[Çalışma Soruları]
A) İtiraz dilekçesi taslağına göre çevre düzeni planı hangi tarihte askıya çıkarılmıştır?
B) İtiraz dilekçesi taslağında geçen bütün tarihleri listeleyin.
C) İtiraz dilekçesi taslağında "Kurumunuza bağlı İmar ve Şehircilik" diye başlayan paragrafı, temel bilgilerini koruyarak madde listesine dönüştürün.

8 Ağustos 2009 Cumartesi

ÇDP İtiraz dilekçesi taslağı

İSTANBUL BÜYÜKŞEHİR BELEDİYE BAŞKANLIĞI’NA

İSTANBUL


Kurumunuza bağlı İmar ve Şehircilik Daire Başkanlığı Şehir Planlama Müdürlüğü tarafından hazırlanan 13.02.2009 tarihinde İsatanbul Büyükşehir Belediyesi Belediye Meclisi’nce kabul edilen 17.07.2009 tarihinde askıya çıkarılan 1/100000 Ölçekli İstanbul Çevre Düzeni Planına ilişkin değerlendirmemiz sonucunda; aşağıda, yasadışılığı ve sakıncaları ayrı ayrı ele alınarak değerlendirilmiş olan 1/100.000 ölçekli İstanbul İl Çevre Düzeni Planı’na itiraz ediyor ve itirazlarımız doğrultusunda gerekli değişikliklerin yapılmasını talep ediyoruz.

[Verilen Bilgiler]
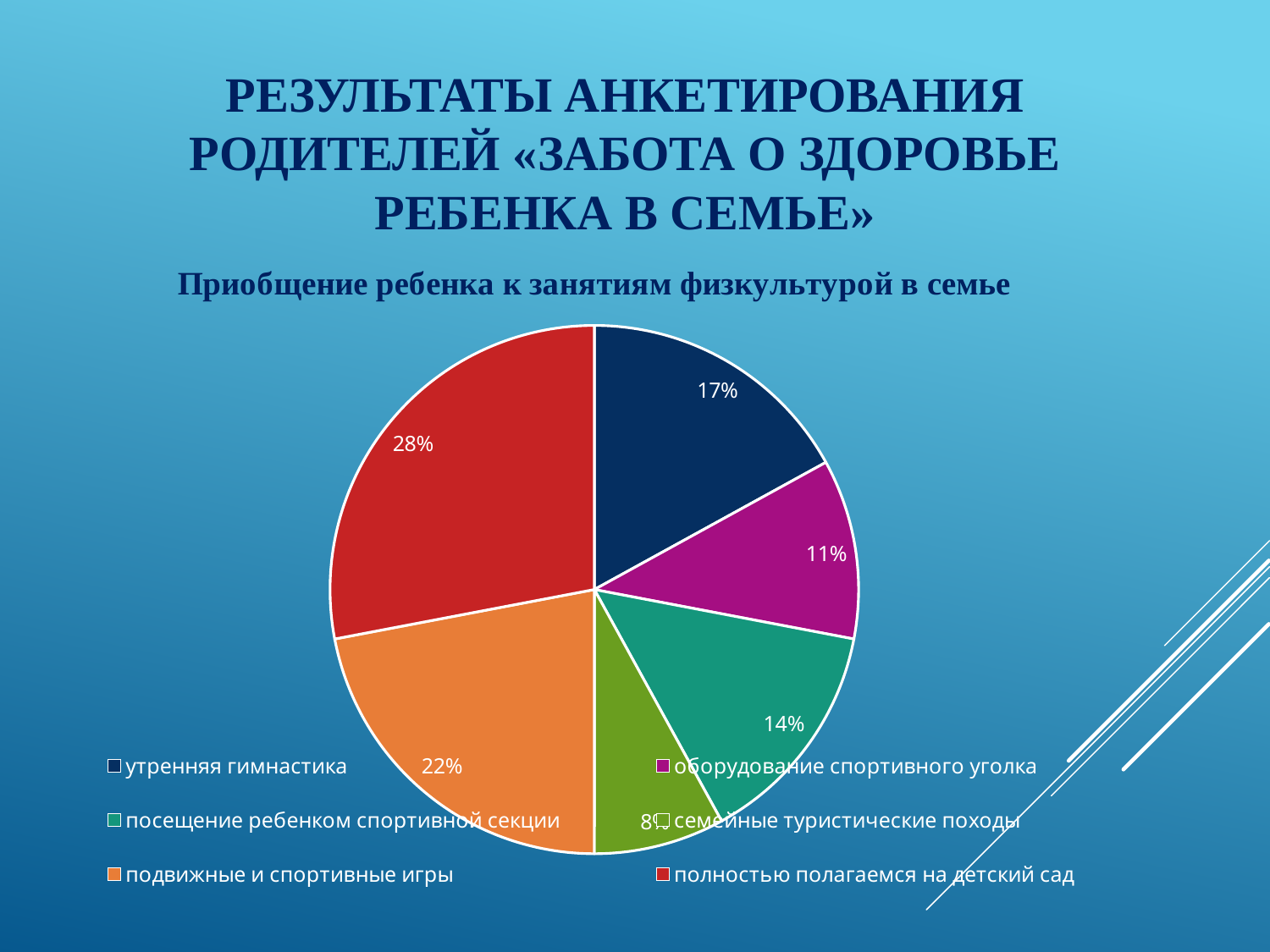
What is the title of the chart? Приобщение ребенка к занятиям физкультурой в семье How many categories does the pie chart have? 6 Which category has the largest share of the pie? полностью полагаемся на детский сад What percentage is shown for «посещение ребенком спортивной секции»? 14% What kind of chart is shown on the slide? pie chart What percentage is shown for «подвижные и спортивные игры»? 22% What percentage is shown for «полностью полагаемся на детский сад»? 28% Which category has the smallest share of the pie? семейные туристические походы What percentage is shown for «оборудование спортивного уголка»? 11% How many percentage points larger is «полностью полагаемся на детский сад» than «подвижные и спортивные игры»? 6 What percentage is shown for «утренняя гимнастика»? 17% Which is larger: «утренняя гимнастика» or «посещение ребенком спортивной секции»? утренняя гимнастика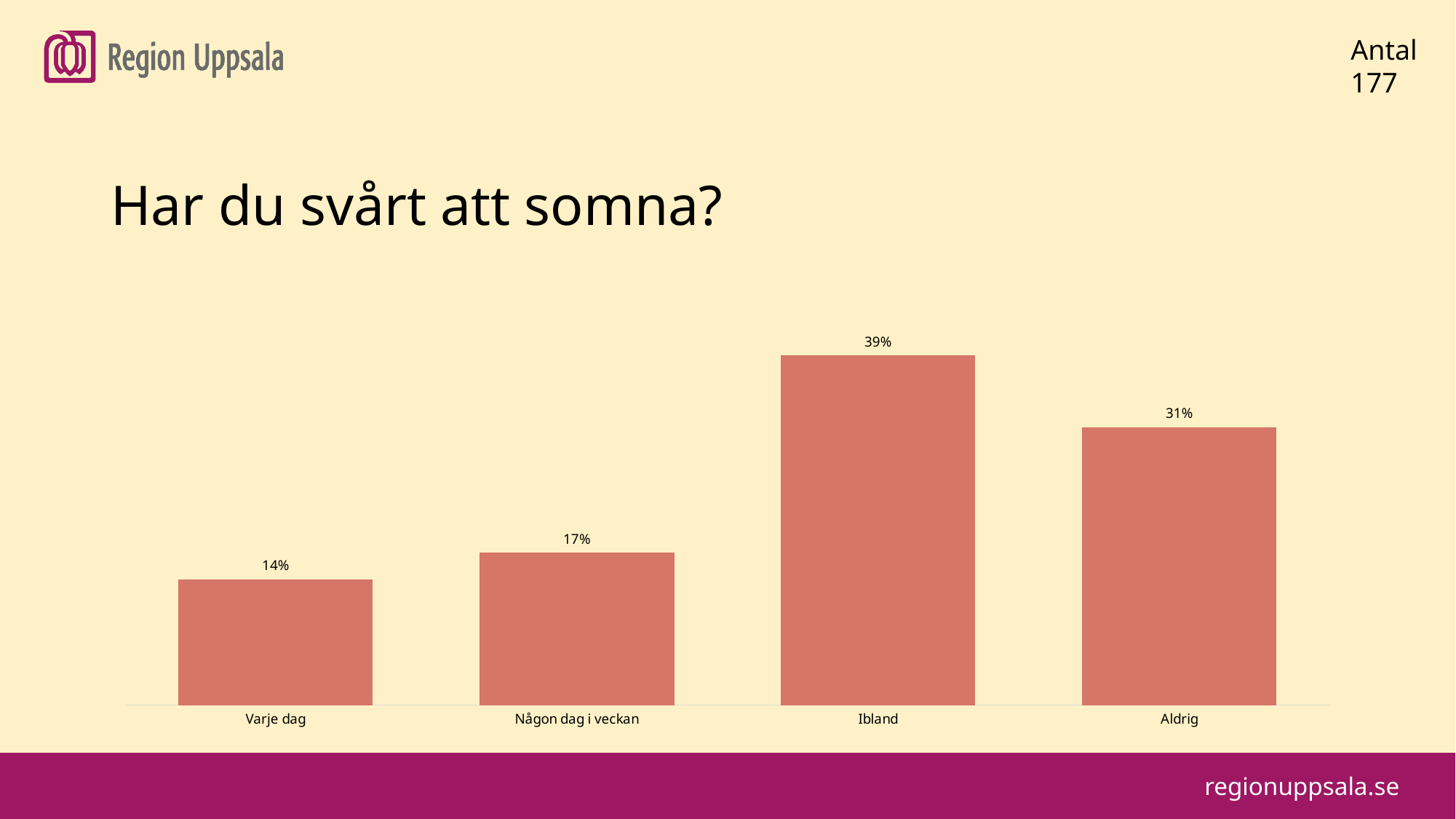
What kind of chart is shown on the slide? Bar chart What is the value for "Aldrig"? 31% Which is larger, the value for "Aldrig" or the value for "Någon dag i veckan"? Aldrig What is the value for "Varje dag"? 14% How many categories are shown in the chart? 4 Which category has the lowest value? Varje dag What is the title of the chart on the slide? Har du svårt att somna? What is the difference between the values for "Någon dag i veckan" and "Varje dag"? 3% What is the value for "Någon dag i veckan"? 17% Which category has the highest value? Ibland What is the difference between the values for "Ibland" and "Aldrig"? 8% What is the value for "Ibland"? 39%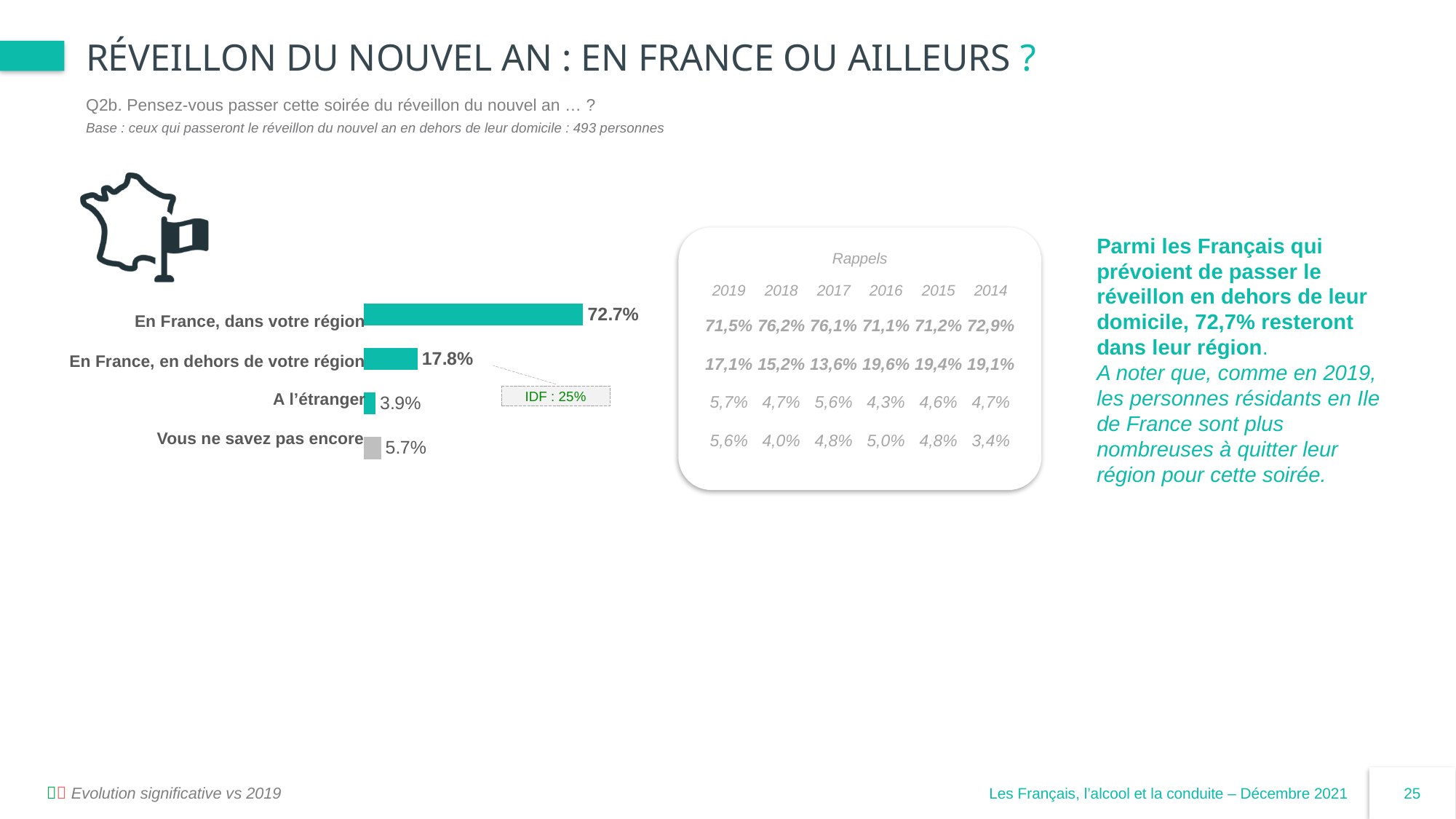
What is the value for "Vous ne savez pas encore"? 5.7% How many categories does the bar chart show? 4 What is the value for "A l'étranger"? 3.9% Which category has the lowest value? A l'étranger Which category has the highest value? En France, dans votre région Which is larger: "Vous ne savez pas encore" or "A l'étranger"? Vous ne savez pas encore What kind of chart is shown on the slide? Bar chart What is the value for "En France, en dehors de votre région"? 17.8% What value is shown in the callout box labelled "IDF" next to the "En France, en dehors de votre région" bar? 25% What is the difference between "En France, dans votre région" and "En France, en dehors de votre région"? 54.9% What is the difference between "Vous ne savez pas encore" and "A l'étranger"? 1.8% What is the value for "En France, dans votre région"? 72.7%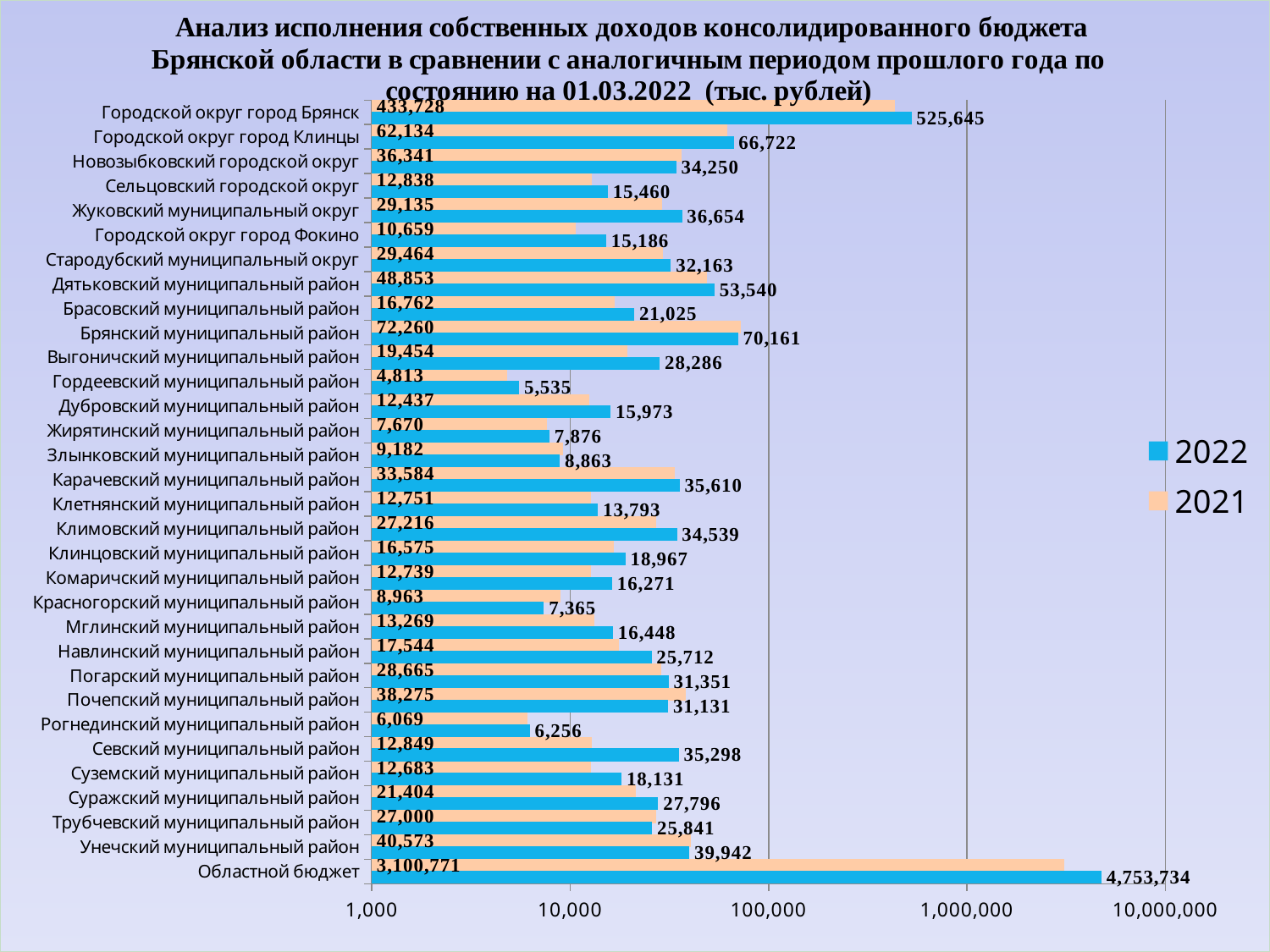
Which series is shown in blue in the legend? 2022 What is the 2021 value for Брянский муниципальный район? 72,260 How many series does the legend list? 2 What is the difference between the 2022 and 2021 values for Севский муниципальный район? 22,449 How many categories are shown on the chart? 32 What is the 2022 value for Севский муниципальный район? 35,298 What is the 2022 value for Городской округ город Брянск? 525,645 What kind of chart is shown on the slide? Bar chart Which category has the highest 2022 value? Областной бюджет Which is larger for Почепский муниципальный район, the 2021 value or the 2022 value? 2021 What is the 2021 value for Областной бюджет? 3,100,771 Which category has the lowest 2021 value? Гордеевский муниципальный район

[Soruların Çözümleri]
A) 17.07.2009

B)
- 8 Ağustos 2009 Cumartesi
- 13.02.2009
- 17.07.2009

C)
- Plan: 1/100.000 ölçekli İstanbul İl Çevre Düzeni Planı
- Hazırlayan: İmar ve Şehircilik Daire Başkanlığı Şehir Planlama Müdürlüğü
- Belediye Meclisi'nce kabul: 13.02.2009
- Askıya çıkarılma: 17.07.2009
- Plana itiraz ediliyor; yasadışılığı ve sakıncaları ayrı ayrı değerlendiriliyor.
- İtirazlar doğrultusunda gerekli değişikliklerin yapılması talep ediliyor.